The figure below shows four hypothetical scenarios in which one continuous variable is plotted along the X-axis and the other along the Y-axis.

- Scenario 1 depicts a strong positive association (r=0.9), similar to what we might see for the correlation between infant birth weight and birth length.
- Scenario 2 depicts a weaker association (r=0,2) that we might expect to see between age and body mass index (which tends to increase with age).
- Scenario 3 might depict the lack of association (r approximately = 0) between the extent of media exposure in adolescence and age at which adolescents initiate sexual activity.
- Scenario 4 might depict the strong negative association (r= -0.9) generally observed between the number of hours of aerobic exercise per week and percent body fat.

## Example - Correlation of Gestational Age and Birth Weight

A small study is conducted involving 17 infants to investigate the association between gestational age at birth, measured in weeks, and birth weight, measured in grams.

Infant ID # |
Gestational Age (weeks) |
Birth Weight (grams) |
---|---|---|

1 |
34.7 |
1895 |

2 |
36.0 |
2030 |

3 |
29.3 |
1440 |

4 |
40.1 |
2835 |

5 |
35.7 |
3090 |

6 |
42.4 |
3827 |

7 |
40.3 |
3260 |

8 |
37.3 |
2690 |

9 |
40.9 |
3285 |

10 |
38.3 |
2920 |

11 |
38.5 |
3430 |

12 |
41.4 |
3657 |

13 |
39.7 |
3685 |

14 |
39.7 |
3345 |

15 |
41.1 |
3260 |

16 |
38.0 |
2680 |

17 |
38.7 |
2005 |

We wish to estimate the association between gestational age and infant birth weight. In this example, birth weight is the dependent variable and gestational age is the independent variable. Thus y=birth weight and x=gestational age. The data are displayed in a scatter diagram in the figure below.

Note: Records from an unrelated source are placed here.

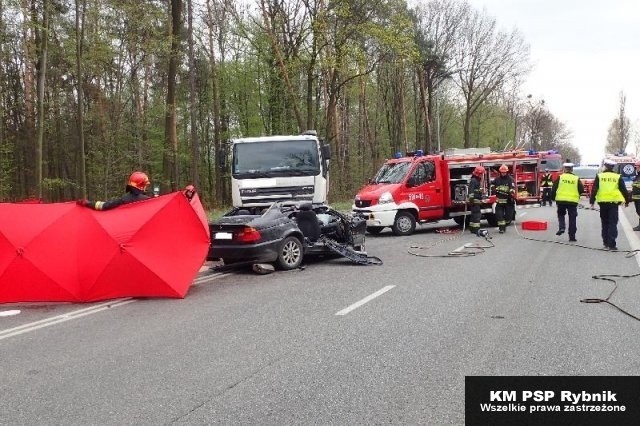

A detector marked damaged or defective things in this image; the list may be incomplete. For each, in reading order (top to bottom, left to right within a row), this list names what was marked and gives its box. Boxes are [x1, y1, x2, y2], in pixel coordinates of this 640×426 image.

wrecked black bmw [209, 203, 370, 270]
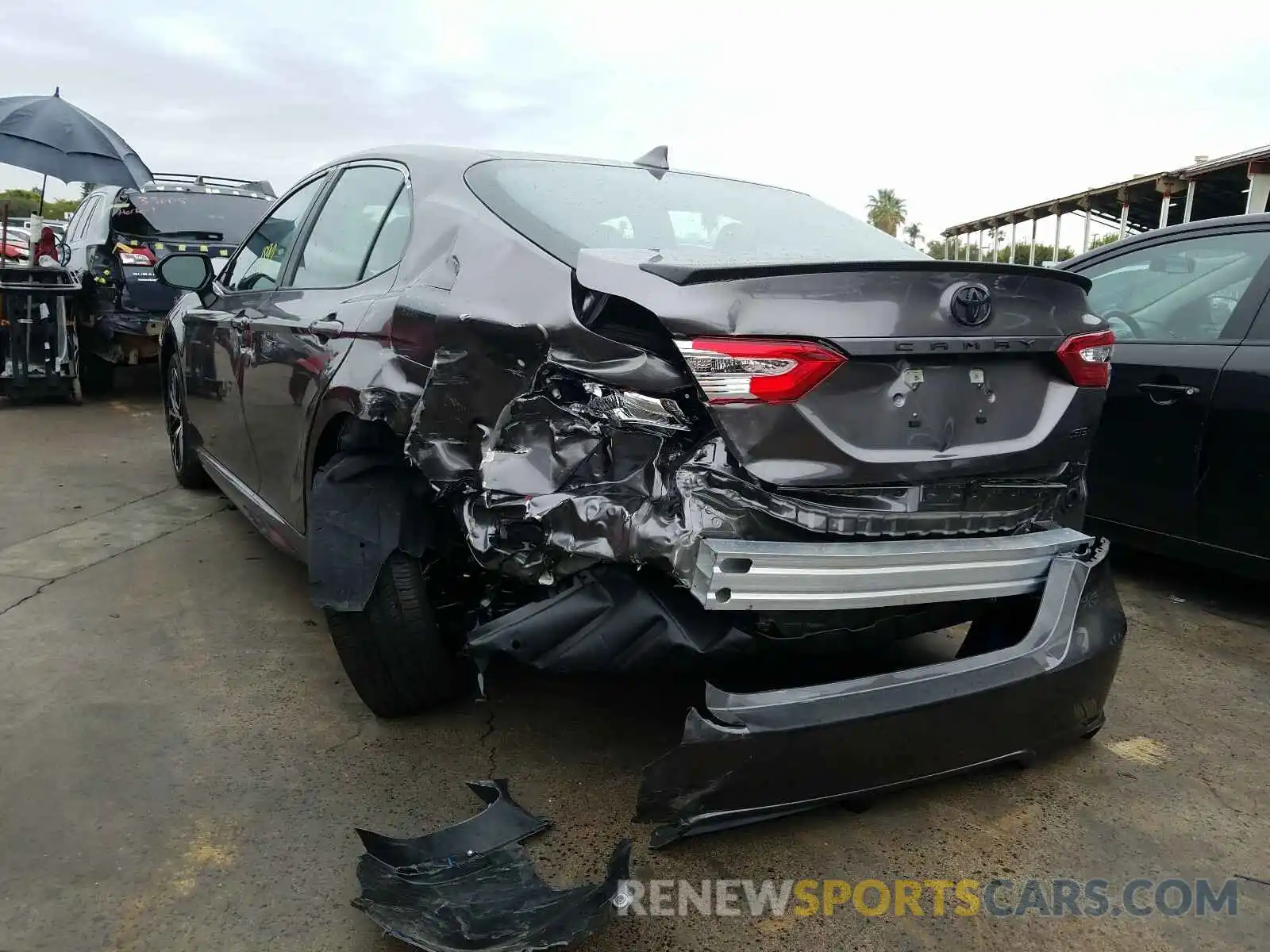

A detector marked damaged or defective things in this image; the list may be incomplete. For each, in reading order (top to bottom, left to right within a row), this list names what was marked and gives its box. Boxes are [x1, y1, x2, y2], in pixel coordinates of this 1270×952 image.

damaged gray toyota camry [153, 145, 1127, 847]
detached rear bumper cover [640, 540, 1127, 847]
broken plastic piece on ground [352, 777, 629, 949]
crumpled sheet metal [352, 781, 629, 952]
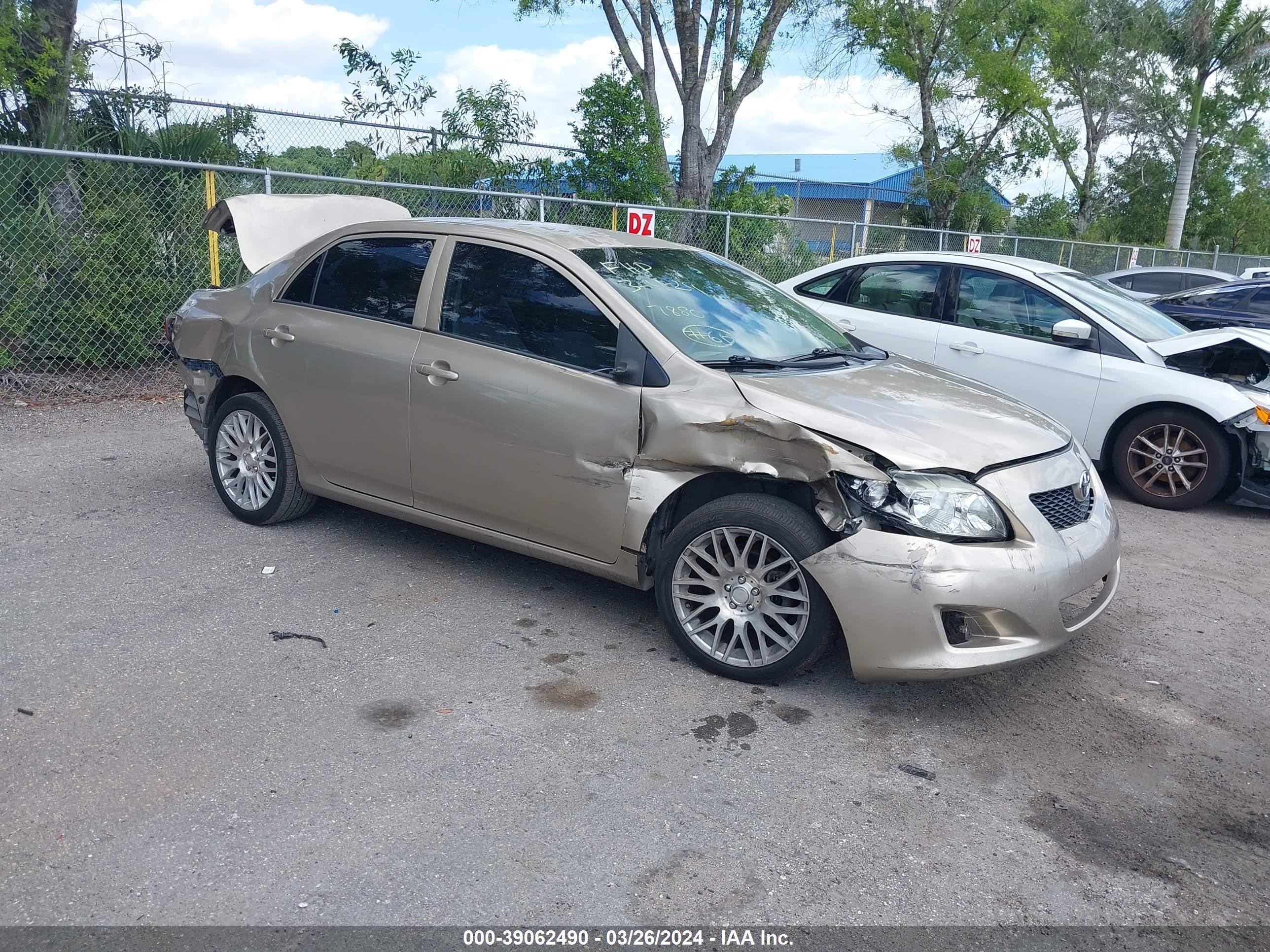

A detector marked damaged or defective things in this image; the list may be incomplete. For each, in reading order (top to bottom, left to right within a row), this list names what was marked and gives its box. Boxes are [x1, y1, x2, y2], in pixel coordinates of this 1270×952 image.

deployed airbag on roof [201, 194, 411, 274]
crumpled hood [202, 191, 411, 270]
damaged white car [169, 198, 1123, 680]
crumpled hood [737, 355, 1072, 475]
damaged white car [777, 250, 1270, 510]
crumpled hood [1148, 327, 1270, 360]
damaged headlight assembly [843, 472, 1011, 543]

Each point represents an (x,y) pair (in this case the gestational age, measured in weeks, and the birth weight, measured in grams). Note that the independent variable, gestational age) is on the horizontal axis (or X-axis), and the dependent variable (birth weight) is on the vertical axis (or Y-axis). The scatter plot shows a positive or direct association between gestational age and birth weight. Infants with shorter gestational ages are more likely to be born with lower weights and infants with longer gestational ages are more likely to be born with higher weights.